On a portfolio this size, the lesson learned is that it’s best not to try to do it all remotely. Instead, Singler plans to conduct the benchmarking in stages and make sure the accounts are set up correctly.
When we caught up with Singler by phone, he was just walking into the Lakeshore Campus of Loyola University Chicago to discuss a possible partnership with the university’s Institute of Environmental Sustainability to provide support to help the parishes benchmark and track energy use.
In the meantime, some buildings in the archdiocese are already eco-friendly. For example, the field operations center for Resurrection Cemetery has been heated with a solar thermal system since 1978.
Old St. Mary's School was built in 2011 with green building in mind from the start. Solar panels on the roof help generate electricity for the school. In the summer months, when school is out, the building receives an average of 40 percent of its energy from the panels.
In addition, St. Joseph College Seminary, completed in 2012, holds a LEED Gold certification.
But that still leaves plenty of considerably older buildings to update.

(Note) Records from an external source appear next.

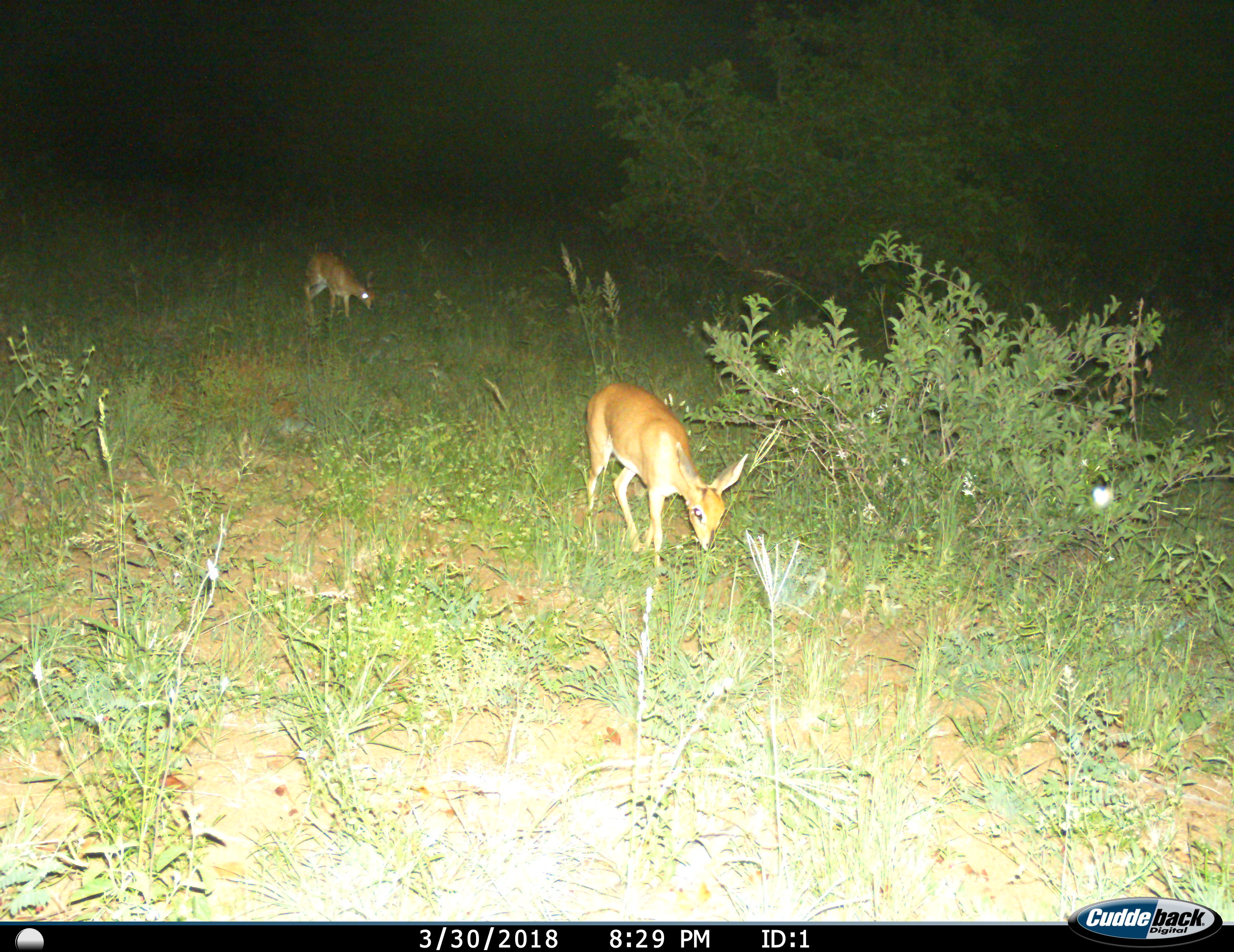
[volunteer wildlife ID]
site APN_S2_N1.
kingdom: Animalia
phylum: Chordata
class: Mammalia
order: Artiodactyla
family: Bovidae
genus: Raphicerus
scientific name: Raphicerus campestris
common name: steenbok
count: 2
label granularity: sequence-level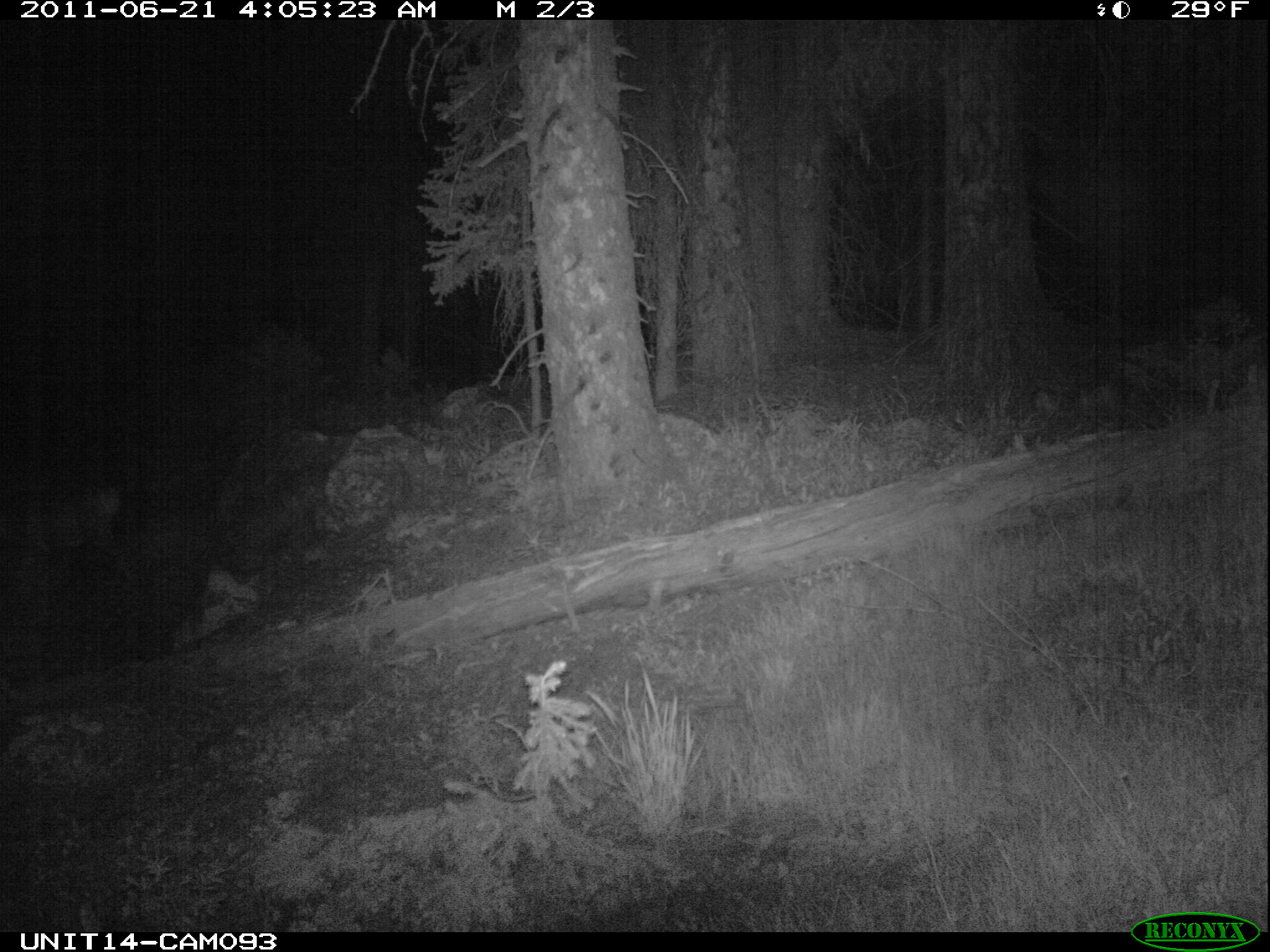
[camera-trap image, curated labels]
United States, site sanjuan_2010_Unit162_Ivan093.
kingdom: Animalia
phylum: Chordata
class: Mammalia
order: Artiodactyla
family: Cervidae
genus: Odocoileus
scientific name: Odocoileus hemionus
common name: mule deer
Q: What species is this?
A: Odocoileus hemionus (mule deer).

“A lot of our older churches within the city have central plants,” Preciado says. “If we can get move from central plants to each building having its own heating system, that's what we're trying to move toward.”
If he can’t separate a central system, Preciado will look to add zone valves and better controls in order to gain better control of the system.
“There are some parishes and projects in which we do as much as we can,” Preciado explains. “Sometimes we try to phase the project in so we'll do the main steam boilers. Then, perhaps, adopt a more simplified control system. Instead of multiple zone valves we might just have one for the school with just enough averaging sensors to divide and control it.”
Much depends on budgets since these projects are paid for by the parishes.
“No two parishes are the same,” Preciado sums up. “A system like the one at St. Gabriel might not work at another parish.”
Most of our stories on energy retrofits have to do with the basics of saving money with the latest in efficient equipment and sophisticated control technology. And St. Gabriel’s new heating system is certainly like all those others.
But the Chicago archdiocese’s retrofit plan comes, naturally, from a higher source.
In 2015, Pope Francis delivered the Roman Catholic Church’s first-ever encyclical on the environment — most notably, on climate change.
“The climate is a common good, belonging to all and meant for all,” he wrote.
Catholics regard encyclicals, or official papal letters, as authoritative teachings on a particular subject. They’re meant to instruct as well to inspire action among the flock.
In his letter, the pope said a “very solid scientific consensus indicates that we are presently witnessing a disturbing warming of the climatic system.”
The pope called for people to make changes to combat this warming or at least the human causes that produce and worsen it.
“We have this earth on loan,” Archbishop Blaise J. Cupich later said at the press conference when he announced his benchmarking plans with the EPA.
“Those who do not think religious organizations should have an opinion on climate change misunderstand the purpose of the former and the mortal dimension of the latter,” the archbishop added. “We are called to care for those sickened by pollution, house those displaced by environmental calamities and heal the spirits of those, especially our youth, who are disheartened by a world where human survival is now in question.”
Cupich said he hopes the undertaking will inspire others in and out of the church to take similar measures.
“We have to set an example that it can be done, and it must be done, if we are to fulfill our sustainability goals,” he said. “Let’s be honest. This entire effort to protect the environment for future generation will involve very difficult choices in the future. However, these choices will be less difficult if we all do what we can now to protect our common home.”